FLORIANÓPOLIS – Após semanas de intensa investigação e comoção nacional, a Polícia Civil de Santa Catarina concluiu os inquéritos que apuravam a morte do cão comunitário Orelha e a tentativa de afogamento do cachorro Caramelo, ambos ocorridos na Praia Brava, em Florianópolis. A informação foi confirmada pelo governo do estado nesta terça-feira (3), que deve divulgar os detalhes completos, incluindo os responsáveis e indiciados pelos maus-tratos.
Crueldade na Praia Brava: Menores são apontados como autores
A corporação atribuiu os atos de crueldade a adolescentes. No entanto, devido ao Estatuto da Criança e do Adolescente (ECA), que prevê sigilo absoluto em procedimentos envolvendo menores de 18 anos, a Polícia Civil não adiantou o número exato de envolvidos em cada um dos crimes, nem seus nomes e idades.
O caso de Orelha, um cão dócil e idoso que era mascote da Praia Brava há mais de 10 anos, gerou uma onda de indignação em todo o Brasil. Ele foi encontrado agonizando em 4 de janeiro, após ser brutalmente agredido. O laudo pericial confirmou que o animal foi atingido na cabeça com um objeto contundente, culminando em sua morte.

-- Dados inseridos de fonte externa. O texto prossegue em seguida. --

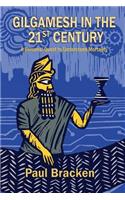Gilgamesh in the 21st Century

A investigação, que analisou quase mil horas de gravações de câmeras de segurança, enfrentou o desafio da ausência de imagens do momento exato do espancamento. Contudo, registros de outros episódios na mesma região e período, que também teriam sido causados por adolescentes, foram cruciais para a elucidação do caso.
Coação de testemunha: Adultos também são indiciados
A complexidade do caso Orelha se estendeu para além dos agressores diretos. A Polícia Civil também indiciou três adultos, dois pais e um tio dos adolescentes suspeitos, por coagir uma testemunha. A vítima, um vigilante de condomínio, possuía uma foto que poderia auxiliar na elucidação do crime, e teria sofrido pressão para não colaborar com as investigações.
Quem era Orelha? Símbolo de doçura e abandono
Orelha era mais do que um cão; era um símbolo da comunidade da Praia Brava. Conhecido por sua docilidade, abanava o rabo e procurava carinho de moradores e turistas. Médicos veterinários e empresários locais se revezavam em seus cuidados, chocados com a brutalidade do ataque. “Ele era sinônimo de alegria, muito amado. Um cachorrinho de 10 anos… que mal faria a alguém?”, questionou a veterinária Fernanda Oliveira, que acompanhava o animal.
Com a conclusão dos inquéritos, espera-se que os responsáveis sejam devidamente responsabilizados, conforme prevê a legislação, e que o caso sirva de alerta para a importância da conscientização e prevenção de maus-tratos contra animais.